Fiquei esperançoso pelas crianças, parte disso veio de Isaiah. Ele teve uma infância incrivelmente traumática. Dava para ver as cicatrizes, e não eram vestígios de maquiagem, mas ele ainda tinha certeza. Ele ensina patinação para crianças e é o professor mais divertido que qualquer criança já teve. A maioria de nós tinha uma grande rede de segurança, e ele não. Então, adoro a ideia de que essas almas são lindas, só precisam de um pouco de nutrição, um pouco de água e fertilizante para prosperar.
Estes são seus verdadeiros alunos no filme. Um dos pais de seus alunos foi Darren Boghossian, agente da UTA, e também Harry Gregson-Williams, compositor. Seu filho é ensinado por Isiah, então ele tem todas essas crianças incríveis que o amam.
Como a música do filme se relaciona com os atores e a história?
Nos divertimos muito com a música. Paris Jackson está em cena trabalhando no albergue da juventude, e ela tem sua nova música sendo lançada nesta cena. Tyson Ritter, vocalista do The All-American Rejects, interpreta o filho de Bunny, que trabalha na garagem, e ele tem uma música que escreveu para o filme e outra que acabou de aparecer no novo álbum. Isaías tem a última música do filme, é a música dele, e ele canta e canta. E alguns outros atores já tinham músicas no filme, o que o tornava meio orgânico.
Quais são algumas respostas que você gostaria de ver sobre o número de pessoas que vivem nas ruas?
Espero que possamos abrir as comportas para construir mais habitações e encontrar uma forma que seja um ponto de entrada suficientemente fácil para que as pessoas não se sintam tão intimidadas ou tenham tantas regras. Eu era arquiteto e projetei projetos habitacionais de baixa renda no Texas. Você está tentando encontrar uma maneira de fazer com que a moradia pareça algo pessoal, um senso de propriedade e comunidade, todas as coisas que esperamos que as pessoas fiquem entusiasmadas e tenham consciência ambiental, cultivem seus próprios alimentos, todas essas coisas. Um de nossos personagens gosta muito de cozinhar e tem uns plantinhos de manjericão e outras coisas. Eu adoraria voltar à arquitetura e projetar algumas residências incríveis em Los Angeles.

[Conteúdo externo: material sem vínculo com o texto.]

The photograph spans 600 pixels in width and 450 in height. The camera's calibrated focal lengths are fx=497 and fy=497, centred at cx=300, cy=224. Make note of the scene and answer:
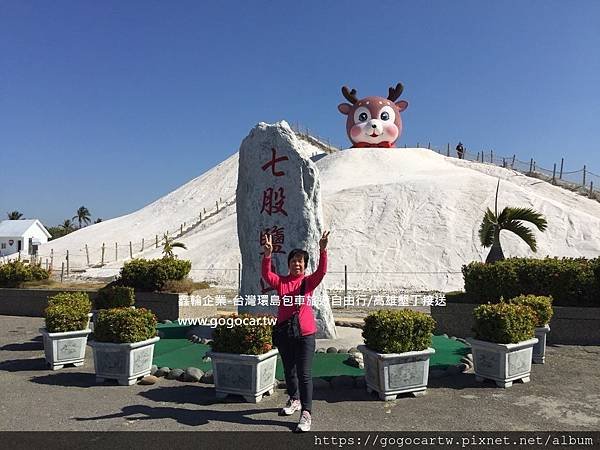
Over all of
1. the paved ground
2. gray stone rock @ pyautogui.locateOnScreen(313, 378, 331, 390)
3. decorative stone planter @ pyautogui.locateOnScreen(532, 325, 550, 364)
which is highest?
decorative stone planter @ pyautogui.locateOnScreen(532, 325, 550, 364)

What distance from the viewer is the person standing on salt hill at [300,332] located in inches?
244

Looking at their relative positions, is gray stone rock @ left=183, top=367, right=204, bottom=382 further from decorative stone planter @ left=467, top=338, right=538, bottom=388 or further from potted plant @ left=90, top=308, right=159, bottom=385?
decorative stone planter @ left=467, top=338, right=538, bottom=388

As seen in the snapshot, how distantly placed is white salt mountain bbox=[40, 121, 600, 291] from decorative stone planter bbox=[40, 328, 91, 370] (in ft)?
34.1

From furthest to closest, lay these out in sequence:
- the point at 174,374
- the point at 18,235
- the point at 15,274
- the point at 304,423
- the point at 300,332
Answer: the point at 18,235 → the point at 15,274 → the point at 174,374 → the point at 300,332 → the point at 304,423

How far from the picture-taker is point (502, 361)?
8039 mm

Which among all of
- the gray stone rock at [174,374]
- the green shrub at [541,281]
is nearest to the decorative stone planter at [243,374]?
the gray stone rock at [174,374]

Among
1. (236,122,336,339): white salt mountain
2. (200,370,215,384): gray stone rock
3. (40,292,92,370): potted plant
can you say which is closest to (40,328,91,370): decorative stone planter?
(40,292,92,370): potted plant

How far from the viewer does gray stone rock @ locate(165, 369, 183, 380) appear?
8570 mm

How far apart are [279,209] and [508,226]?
7.13m

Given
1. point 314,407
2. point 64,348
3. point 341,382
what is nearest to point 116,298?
point 64,348

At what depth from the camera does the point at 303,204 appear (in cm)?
1127

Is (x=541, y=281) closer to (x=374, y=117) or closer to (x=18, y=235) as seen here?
(x=374, y=117)

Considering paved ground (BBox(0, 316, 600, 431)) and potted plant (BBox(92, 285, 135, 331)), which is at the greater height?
potted plant (BBox(92, 285, 135, 331))

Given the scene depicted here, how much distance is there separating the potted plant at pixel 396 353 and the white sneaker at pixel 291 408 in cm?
143
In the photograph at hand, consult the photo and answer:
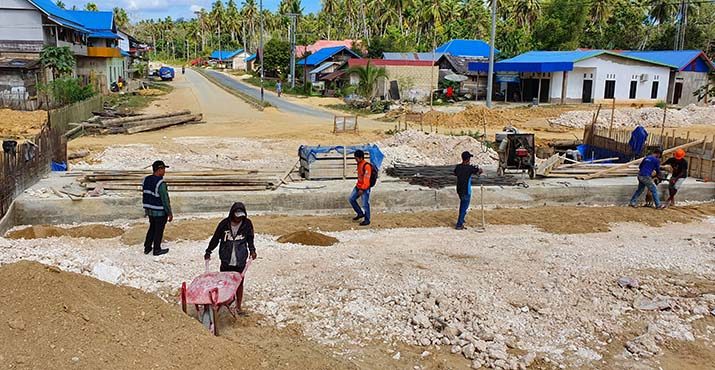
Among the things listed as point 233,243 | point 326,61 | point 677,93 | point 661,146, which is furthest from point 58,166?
point 326,61

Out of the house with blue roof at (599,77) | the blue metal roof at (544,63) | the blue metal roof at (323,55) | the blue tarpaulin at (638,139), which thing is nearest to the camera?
the blue tarpaulin at (638,139)

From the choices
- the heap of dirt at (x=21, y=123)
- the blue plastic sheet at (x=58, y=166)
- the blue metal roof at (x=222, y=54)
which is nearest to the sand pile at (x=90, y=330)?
the blue plastic sheet at (x=58, y=166)

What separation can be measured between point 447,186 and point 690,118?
26.0 m

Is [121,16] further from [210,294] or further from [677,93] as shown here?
[210,294]

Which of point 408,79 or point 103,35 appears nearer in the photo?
point 408,79

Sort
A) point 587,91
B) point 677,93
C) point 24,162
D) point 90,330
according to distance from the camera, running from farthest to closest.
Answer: point 677,93 → point 587,91 → point 24,162 → point 90,330

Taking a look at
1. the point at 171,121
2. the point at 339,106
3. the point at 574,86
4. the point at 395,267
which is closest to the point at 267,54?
the point at 339,106

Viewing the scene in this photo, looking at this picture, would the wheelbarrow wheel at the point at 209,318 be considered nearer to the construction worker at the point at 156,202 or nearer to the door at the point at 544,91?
the construction worker at the point at 156,202

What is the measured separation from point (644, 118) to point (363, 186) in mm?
26911

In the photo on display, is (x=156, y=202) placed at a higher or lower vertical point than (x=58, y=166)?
higher

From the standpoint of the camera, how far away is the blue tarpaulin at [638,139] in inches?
671

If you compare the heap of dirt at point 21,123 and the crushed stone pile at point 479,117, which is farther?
the crushed stone pile at point 479,117

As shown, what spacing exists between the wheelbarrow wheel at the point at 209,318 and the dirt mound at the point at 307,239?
445 cm

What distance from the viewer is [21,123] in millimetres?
26547
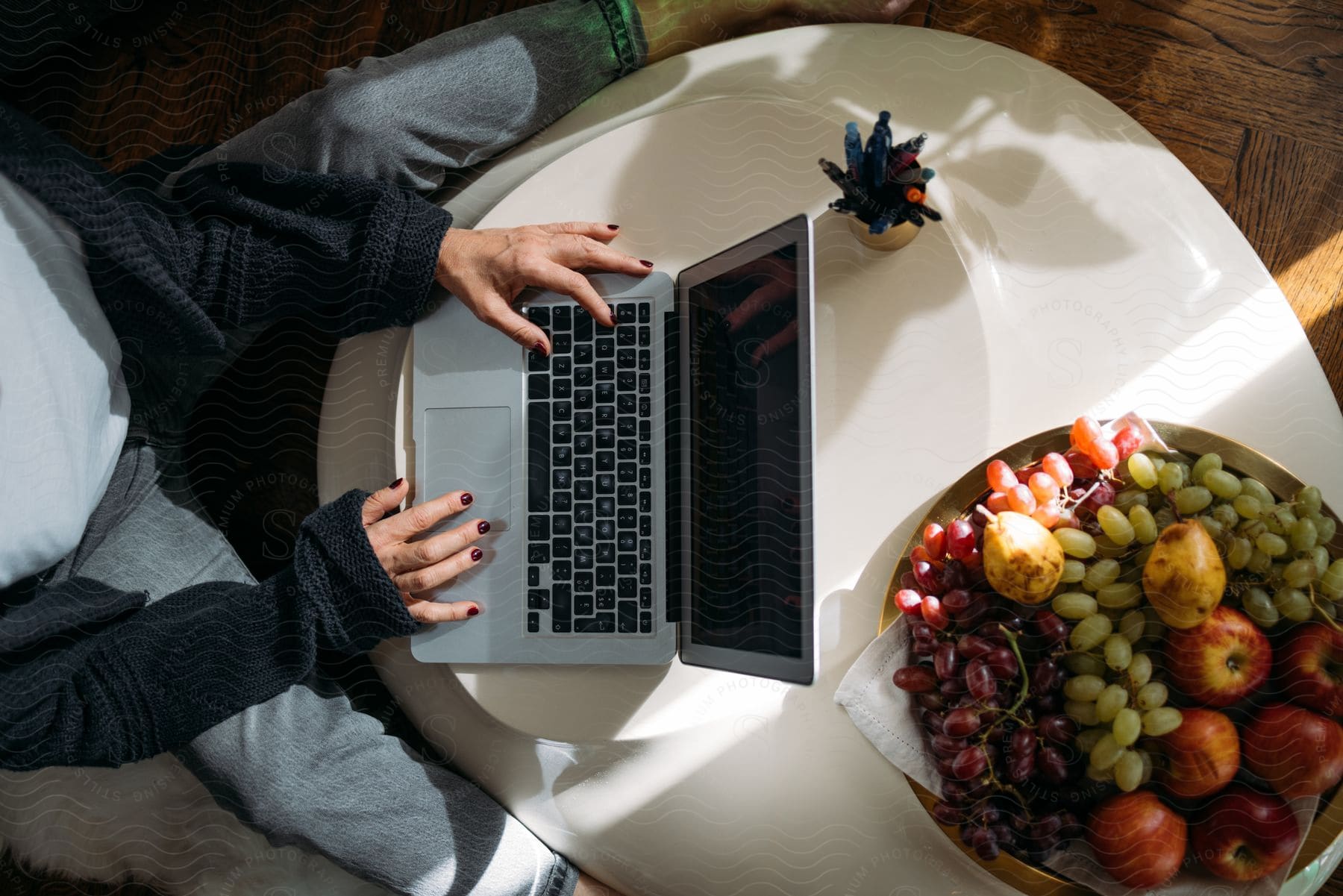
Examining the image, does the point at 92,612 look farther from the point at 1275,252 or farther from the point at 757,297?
the point at 1275,252

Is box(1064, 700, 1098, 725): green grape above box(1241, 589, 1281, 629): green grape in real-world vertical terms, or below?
below

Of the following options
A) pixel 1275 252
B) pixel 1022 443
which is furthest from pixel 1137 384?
pixel 1275 252

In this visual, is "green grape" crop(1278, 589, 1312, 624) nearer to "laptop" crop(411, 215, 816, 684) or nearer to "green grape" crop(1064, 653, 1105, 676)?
"green grape" crop(1064, 653, 1105, 676)

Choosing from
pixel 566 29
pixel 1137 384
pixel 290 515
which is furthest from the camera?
pixel 290 515

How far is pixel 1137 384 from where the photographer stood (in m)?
0.77

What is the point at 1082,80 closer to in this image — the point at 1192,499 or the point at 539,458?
the point at 1192,499

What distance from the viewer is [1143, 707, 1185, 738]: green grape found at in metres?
0.61

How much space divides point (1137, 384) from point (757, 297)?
36cm

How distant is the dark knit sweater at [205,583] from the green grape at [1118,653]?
0.57m

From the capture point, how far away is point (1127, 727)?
0.61 meters

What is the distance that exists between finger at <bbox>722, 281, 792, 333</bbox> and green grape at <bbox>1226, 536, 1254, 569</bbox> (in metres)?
0.38

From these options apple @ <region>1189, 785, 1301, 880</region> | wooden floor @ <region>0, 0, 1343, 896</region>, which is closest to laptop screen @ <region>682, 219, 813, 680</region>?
apple @ <region>1189, 785, 1301, 880</region>

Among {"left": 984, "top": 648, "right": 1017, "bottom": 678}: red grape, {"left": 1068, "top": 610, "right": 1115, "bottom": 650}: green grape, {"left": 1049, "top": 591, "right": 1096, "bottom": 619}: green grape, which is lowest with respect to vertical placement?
{"left": 984, "top": 648, "right": 1017, "bottom": 678}: red grape

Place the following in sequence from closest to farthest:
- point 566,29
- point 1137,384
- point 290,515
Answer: point 1137,384 < point 566,29 < point 290,515
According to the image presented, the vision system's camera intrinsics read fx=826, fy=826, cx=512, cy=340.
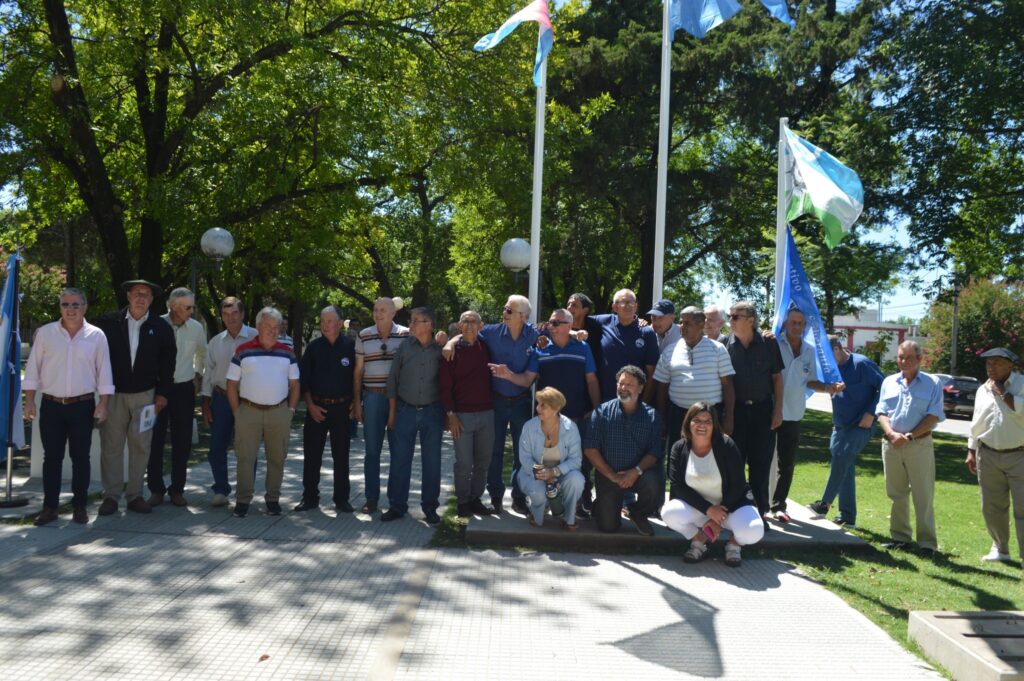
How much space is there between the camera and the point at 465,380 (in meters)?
7.29

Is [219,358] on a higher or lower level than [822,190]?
lower

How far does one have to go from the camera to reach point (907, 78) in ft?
60.8

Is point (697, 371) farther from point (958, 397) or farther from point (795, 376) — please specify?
point (958, 397)

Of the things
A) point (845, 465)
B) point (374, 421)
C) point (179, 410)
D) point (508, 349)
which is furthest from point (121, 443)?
point (845, 465)

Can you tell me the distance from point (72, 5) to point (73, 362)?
33.5ft

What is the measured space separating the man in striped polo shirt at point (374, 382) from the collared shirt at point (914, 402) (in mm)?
4430

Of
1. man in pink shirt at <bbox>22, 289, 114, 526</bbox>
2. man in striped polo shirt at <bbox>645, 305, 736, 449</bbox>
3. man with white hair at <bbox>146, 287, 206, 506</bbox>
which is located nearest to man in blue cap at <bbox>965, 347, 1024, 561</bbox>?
man in striped polo shirt at <bbox>645, 305, 736, 449</bbox>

Qual é o conceito do local onde vivem os jovens do filme, o hospital abandonado coberto de pichações? Mostrou como alguns vizinhos se ressentem, mas lhes proporcionou algum tipo de estabilidade.
Não é perfeito, mas há um portão à noite que você pode trancar. Muitas meninas com quem conversei moravam na rua, e essa é uma das coisas mais difíceis, ir ao banheiro. Você é vulnerável, tem uma pequena lanterna na barraca e as pessoas podem ver que você está sozinho, então é muito assustador à noite. Era uma instituição psiquiátrica abandonada, e então adicionamos todos os grafites e tendas.
O que você acha de Spencer Pratt, o ex-candidato a prefeito de Los Angeles, por administrar a crise dos sem-teto: que as pessoas deveriam ser forçadas a tratamento obrigatório em um local remoto, esse tipo de coisa?
Como isso pode realmente ser feito? Quão prático é isso? Como você pode realmente conseguir isso de uma forma humana? Parece um pouco suspeito, não acha?
Por que você acha que assistimos menos filmes para jovens adultos como “Crepúsculo” atualmente?
Recentemente tive algumas reuniões – acho que está mudando porque as pessoas estão começando a perceber que o setor de romance, BookTok, tudo isso, é muito, muito popular no momento. Pode haver uma explosão absoluta nos próximos anos. Acho que muitos estúdios e streamers estão realmente tentando desenvolver um produto nesse gênero porque as mulheres são donas de seu poder e sexualidade. Comecei a ler uma história em que a mãe era uma general e a irmã um dragão, e todas as mulheres eram más.
Você viu o filme “Water Chronology” de Kristen Stewart?
Fui à estreia em Los Angeles e pude conversar bastante com Christine. Achei que era quase como assistir a uma pintura. Eu poderia estar em uma galeria linda, assistindo esse filme, com sentimento profundo, e uma história linda, intensa. Ela fez um ótimo trabalho.